Ich verlies das Zimmer und lief die Treppe hinauf in mein Reich. Kurz noch einen Schluck am Kühlschrank und schon lag ich in meinem Bett. Die Creme von Josef half wirklich, langsam entspannten sich meine Muskeln und ich schlief ein.

Ein kratzendes Geräusch ließ mich aufschrecken, ich konnte es nicht einteilen, so kurz nach den Aufwachen. Ich machte meine Lampe an und kniff erst mal die Augen zusammen, bis ich mich an das Licht gewöhnt hatte.

Mit schnellem Aufstehen war auch nicht, meine Beine machten sich bemerkbar. Langsam konnte ich einordnen, dass dieses Geräusch von meiner Wohnungstür kam. Ein Blick hinaus zum Fenster sagte mir, dass wie schon frühern morgen hatten, die Sonne ging bald auf.

Langsam lief ich zur Wohnungstür, bis mir plötzlich Tess einfiel, die vor der Tür stehen konnte. Ich öffnete und tatsächlich, da saß das kleine Kneul vor meiner Tür und winselte.

„He, du kleiner Schlawiner, wie bist du denn die Treppe hochgekommen?“

Tess wedelte eifrig mit ihrem Schwänzchen, als ich sie hoch nahm.

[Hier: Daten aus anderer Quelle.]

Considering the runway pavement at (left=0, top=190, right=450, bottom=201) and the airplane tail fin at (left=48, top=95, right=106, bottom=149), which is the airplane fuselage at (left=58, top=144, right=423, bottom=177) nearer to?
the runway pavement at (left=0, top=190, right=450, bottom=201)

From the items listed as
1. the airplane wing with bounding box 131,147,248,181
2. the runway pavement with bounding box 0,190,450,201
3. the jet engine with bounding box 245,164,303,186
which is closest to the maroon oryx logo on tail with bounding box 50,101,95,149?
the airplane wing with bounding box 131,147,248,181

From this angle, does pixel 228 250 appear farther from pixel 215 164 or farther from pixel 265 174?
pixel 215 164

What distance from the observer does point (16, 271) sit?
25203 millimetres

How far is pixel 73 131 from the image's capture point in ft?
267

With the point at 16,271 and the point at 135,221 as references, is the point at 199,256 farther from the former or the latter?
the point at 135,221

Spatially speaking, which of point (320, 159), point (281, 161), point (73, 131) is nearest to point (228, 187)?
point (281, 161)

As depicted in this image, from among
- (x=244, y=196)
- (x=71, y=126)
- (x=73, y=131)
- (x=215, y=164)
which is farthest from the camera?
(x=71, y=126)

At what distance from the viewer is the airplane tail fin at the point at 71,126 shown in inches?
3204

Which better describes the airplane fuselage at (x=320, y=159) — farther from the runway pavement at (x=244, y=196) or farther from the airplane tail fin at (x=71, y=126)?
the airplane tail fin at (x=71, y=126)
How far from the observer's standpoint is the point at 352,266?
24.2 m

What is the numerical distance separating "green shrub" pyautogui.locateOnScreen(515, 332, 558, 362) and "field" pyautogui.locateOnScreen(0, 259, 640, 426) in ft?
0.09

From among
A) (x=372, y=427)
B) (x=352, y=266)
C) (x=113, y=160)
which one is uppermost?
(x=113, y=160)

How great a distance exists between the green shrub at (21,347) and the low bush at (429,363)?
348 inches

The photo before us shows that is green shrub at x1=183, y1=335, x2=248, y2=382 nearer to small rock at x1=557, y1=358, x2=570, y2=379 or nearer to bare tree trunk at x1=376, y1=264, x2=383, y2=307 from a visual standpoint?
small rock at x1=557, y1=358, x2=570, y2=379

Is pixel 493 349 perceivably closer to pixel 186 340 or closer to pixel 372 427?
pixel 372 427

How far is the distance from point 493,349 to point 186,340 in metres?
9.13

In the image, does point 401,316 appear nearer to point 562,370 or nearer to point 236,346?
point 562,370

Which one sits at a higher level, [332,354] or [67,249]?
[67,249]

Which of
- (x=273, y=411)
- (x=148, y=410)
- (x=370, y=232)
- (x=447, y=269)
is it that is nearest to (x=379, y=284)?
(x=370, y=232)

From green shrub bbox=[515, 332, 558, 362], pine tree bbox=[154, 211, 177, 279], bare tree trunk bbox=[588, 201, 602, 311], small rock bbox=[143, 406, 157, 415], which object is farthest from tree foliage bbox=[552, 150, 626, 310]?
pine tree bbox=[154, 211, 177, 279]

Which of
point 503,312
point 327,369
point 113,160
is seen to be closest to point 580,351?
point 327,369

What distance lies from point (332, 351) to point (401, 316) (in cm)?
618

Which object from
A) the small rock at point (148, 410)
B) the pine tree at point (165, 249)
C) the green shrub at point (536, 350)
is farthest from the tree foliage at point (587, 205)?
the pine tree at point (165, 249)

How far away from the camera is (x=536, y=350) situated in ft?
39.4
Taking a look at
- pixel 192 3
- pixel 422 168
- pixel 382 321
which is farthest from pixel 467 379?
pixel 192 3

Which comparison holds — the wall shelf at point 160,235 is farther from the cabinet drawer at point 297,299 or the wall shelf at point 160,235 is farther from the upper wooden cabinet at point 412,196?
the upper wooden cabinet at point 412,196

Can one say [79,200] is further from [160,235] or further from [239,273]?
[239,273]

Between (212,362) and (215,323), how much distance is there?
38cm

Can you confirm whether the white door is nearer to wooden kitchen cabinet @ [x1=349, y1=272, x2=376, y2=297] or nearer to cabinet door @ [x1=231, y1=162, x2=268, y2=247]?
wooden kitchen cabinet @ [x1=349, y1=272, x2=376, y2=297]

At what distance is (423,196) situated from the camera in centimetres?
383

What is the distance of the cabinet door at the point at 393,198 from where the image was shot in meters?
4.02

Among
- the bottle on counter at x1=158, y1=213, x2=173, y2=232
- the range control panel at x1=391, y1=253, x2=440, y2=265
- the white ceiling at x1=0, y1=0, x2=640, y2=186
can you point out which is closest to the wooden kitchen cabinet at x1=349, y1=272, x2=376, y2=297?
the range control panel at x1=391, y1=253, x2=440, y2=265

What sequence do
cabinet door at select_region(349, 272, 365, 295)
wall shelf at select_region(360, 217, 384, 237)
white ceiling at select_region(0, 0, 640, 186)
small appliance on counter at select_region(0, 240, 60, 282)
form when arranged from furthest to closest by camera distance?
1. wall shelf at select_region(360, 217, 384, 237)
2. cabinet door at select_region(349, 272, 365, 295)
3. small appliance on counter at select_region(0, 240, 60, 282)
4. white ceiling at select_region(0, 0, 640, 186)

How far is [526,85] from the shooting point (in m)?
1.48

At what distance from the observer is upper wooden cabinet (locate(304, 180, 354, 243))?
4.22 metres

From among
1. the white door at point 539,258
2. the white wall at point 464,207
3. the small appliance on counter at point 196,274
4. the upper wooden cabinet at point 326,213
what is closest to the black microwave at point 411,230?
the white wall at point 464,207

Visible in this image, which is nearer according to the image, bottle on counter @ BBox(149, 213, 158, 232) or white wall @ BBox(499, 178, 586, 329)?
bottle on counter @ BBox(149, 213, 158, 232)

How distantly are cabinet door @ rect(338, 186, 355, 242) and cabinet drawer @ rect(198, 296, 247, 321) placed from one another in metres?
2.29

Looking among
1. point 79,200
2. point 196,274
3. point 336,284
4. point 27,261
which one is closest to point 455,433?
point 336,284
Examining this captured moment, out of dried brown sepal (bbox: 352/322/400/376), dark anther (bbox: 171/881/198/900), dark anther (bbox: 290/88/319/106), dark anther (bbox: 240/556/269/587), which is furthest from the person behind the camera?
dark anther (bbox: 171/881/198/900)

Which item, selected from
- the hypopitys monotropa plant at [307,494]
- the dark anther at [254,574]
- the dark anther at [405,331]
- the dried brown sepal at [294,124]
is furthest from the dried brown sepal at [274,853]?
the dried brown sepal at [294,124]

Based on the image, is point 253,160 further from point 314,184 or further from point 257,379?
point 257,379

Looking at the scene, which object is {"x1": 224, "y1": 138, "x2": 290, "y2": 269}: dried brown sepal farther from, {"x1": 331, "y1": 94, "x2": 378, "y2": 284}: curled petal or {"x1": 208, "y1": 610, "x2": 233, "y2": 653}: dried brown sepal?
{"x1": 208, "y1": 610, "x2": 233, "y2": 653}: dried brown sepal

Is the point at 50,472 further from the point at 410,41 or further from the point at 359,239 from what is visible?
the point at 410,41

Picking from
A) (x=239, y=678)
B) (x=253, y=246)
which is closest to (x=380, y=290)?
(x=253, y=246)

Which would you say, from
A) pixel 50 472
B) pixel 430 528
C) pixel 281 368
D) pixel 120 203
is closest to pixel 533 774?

„Aber bitte beherrsch dich, ich bin kein Hundeklo!“, sagte ich zu ihr.

Da kam mir die Idee. Ich schlüpfte in die Turnschuhe, lief leise die Treppe hinunter und durch den Hinterausgang hinaus zum Garten. Dort setze ich Tess ins Gras und wartete. Ein Lachen ließ mich herum fahren.

„Na, hat dich der kleine Racker aus dem bett geholt?“

Es war Josef, der schon angezogen an der Treppe stand. Mir war schlagartig bewusst, was ich anhatte. Mit Schlafshorts und Shirt drüber und meine Turnschuhe, kein Wunder, das Josef lachte. Doch dann kam mein Erfolgserlebnis, Tess machte ihr Geschäft wirklich in den Garten.“

„Es klappt ja“; meinte ich zufrieden und ging in die Hocke.

Tess kam tollpatisch auf mich zu gerannt und leckte meine Hand.

„Für den Anfang nicht schlecht“, meinte Josef.

In der Nachbarschaft hörte ich eine Tür zuschlagen, ich schaute in die Richtung und sah einen jungen Mann zu seinem Auto laufen. Er schaute kurz rüber, während ich mit Tess wieder mich hinstellte und sah dass er kurz grinste bevor, er einstieg und wegfuhr.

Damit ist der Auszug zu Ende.